§ Problemas para resolver:
1: As afirmações abaixo estão de acordo com o trecho sobre cinema mudo? Responda sim ou não a cada uma e cite as palavras exatas do trecho que decidem a resposta.
(a) Alguns especialistas se referem a "Aurora" como um filme mudo de 1927.
(b) A técnica cinematográfica cresceu mais na década de 60.
(c) No cinema mudo, o roteirista podia recorrer a um diálogo quando não achava uma solução visual para uma cena.
2: Copie, sem alterar nada, a parte do trecho sobre cinema mudo que começa em "Para alguns especialistas" e vai até "de um livro.", inclusive.

§ Trecho para leitura:
# # # # # # #

Vocês conseguem entender objetivamente tudo que está acontecendo nesse parágrafo?

E neste?

Círculos de energia acobreados sendo golpeados exaustivamente por mãos cadavéricas, arranhados por unhas amareladas de grandes ossadas retorcidas que urravam sem jamais parar. Luxo e pobreza. Silhuetas organizadas andando majestosamente por corredores e, ao sair, formando semicírculos – milhares deles – ramificando-se como raízes, penetrando a mente como se penetra o solo.

Provavelmente, não. Não com absoluta certeza, mas sem dúvida vocês conseguem evocar imagens, um tanto aleatórias, e, principalmente, sensações intensas, olfativas, auditivas e até táteis.

Para alguns especialistas "Aurora", um filme mudo de 1927, foi o ápice da história do cinema.

E, sim, mesmo considerando os filmes atuais, os clássicos da década de 60, como os de Hitchcock, ou mesmo dos anos 70, como a obra-prima "O Poderoso Chefão".

Você agora deve estar se perguntando como um filme tão velho, mudo, ainda por cima, pode ser considerado mais relevante do que obras mais atuais, onde a tecnologia torna a criação quase ilimitada.

A pergunta é justa e eu tentarei respondê-la (rs).

Muitos consideram o cinema a arte mais próxima da escrita. As duas artes buscam construir, evocar, imagens. Uma, apenas na mente do leitor, a outra, na tela do salão de cinema.

Bem, mas a pintura também faz isso. O cinema, entretanto, tem o movimento, o transcorrer do tempo, em semelhança a forma como o cérebro interpreta a narrativa de um livro.

Então, se cinema é estruturalmente a construção de imagens em movimento, muitos chegaram a conclusão que o ápice dessa concepção estava nos filmes mudos. Simplesmente, porque como advento do som, e depois dos efeitos digitalizados, o artista acabou por encontrar nessas ferramentas uma muleta para a criação.

Sempre que o roteirista e o diretor não encontravam uma solução visual para uma cena qualquer, se utilizavam de um diálogo, por exemplo. Algo impossível no cinema mudo, que acabava por obrigar o artista a encontrar uma resolução mais inventiva e coerente com o cinema.

Não à toa, foi na década de 20 que a técnica cinematográfica mais cresceu, mais os artistas experimentaram. Não só pela imaturidade, mas pelo desafio de se encontrar as particularidades que tornavam o cinema uma arte única como a escrita.

Aurora, como possivelmente o melhor filme mudo da história, torna-se nesse contexto o melhor exemplar da arte de se contar uma história com imagens.

Tá, acho que isso vocês já entenderam, mas o que tudo isso tem a ver com a resenha de "O Segredo das Mariposas", o belo livro de R. V. Alves?

Por que a narrativa de "O Segredo das Mariposas", em seu início, me lembra muito um filme mudo surrealista, da década de 20, por ser um texto que evoca imagens, muitas vezes desconexas e sem significado racional. Mas que, ainda assim, se conecta perfeitamente com as emoções do leitor necessárias para aquele momento da história.

# # # # # # #

§ Seção de dados:
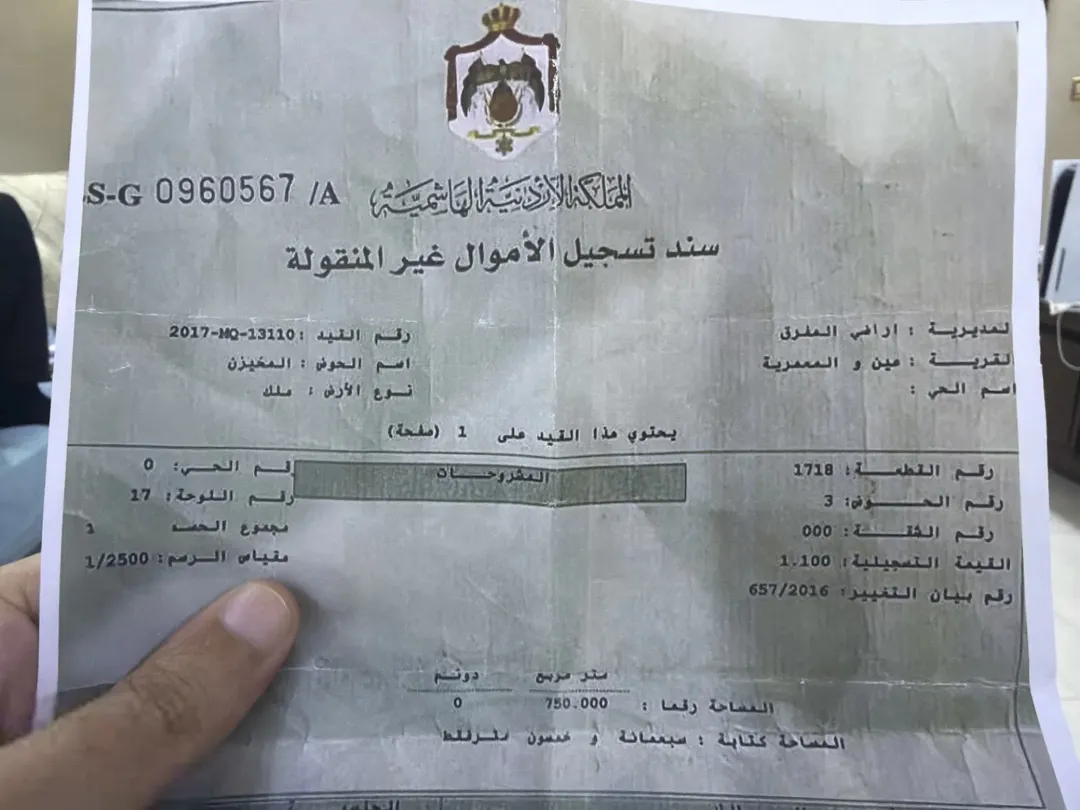 قطعه ارض للبيع بسعر حرق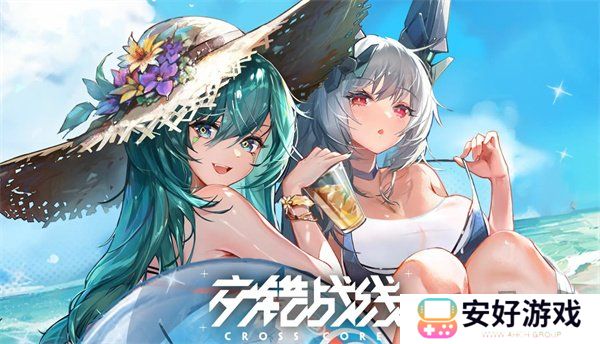 交错战线礼包码2024有哪些 交错战线最新有效礼包码福利一览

# # # # # # #

§ Respostas por tarefa:
1:
(a) Sim: "Para alguns especialistas "Aurora", um filme mudo de 1927, foi o ápice da história do cinema."
(b) Não: "foi na década de 20 que a técnica cinematográfica mais cresceu"
(c) Não: "Algo impossível no cinema mudo"

2:
Para alguns especialistas "Aurora", um filme mudo de 1927, foi o ápice da história do cinema.

E, sim, mesmo considerando os filmes atuais, os clássicos da década de 60, como os de Hitchcock, ou mesmo dos anos 70, como a obra-prima "O Poderoso Chefão".

Você agora deve estar se perguntando como um filme tão velho, mudo, ainda por cima, pode ser considerado mais relevante do que obras mais atuais, onde a tecnologia torna a criação quase ilimitada.

A pergunta é justa e eu tentarei respondê-la (rs).

Muitos consideram o cinema a arte mais próxima da escrita. As duas artes buscam construir, evocar, imagens. Uma, apenas na mente do leitor, a outra, na tela do salão de cinema.

Bem, mas a pintura também faz isso. O cinema, entretanto, tem o movimento, o transcorrer do tempo, em semelhança a forma como o cérebro interpreta a narrativa de um livro.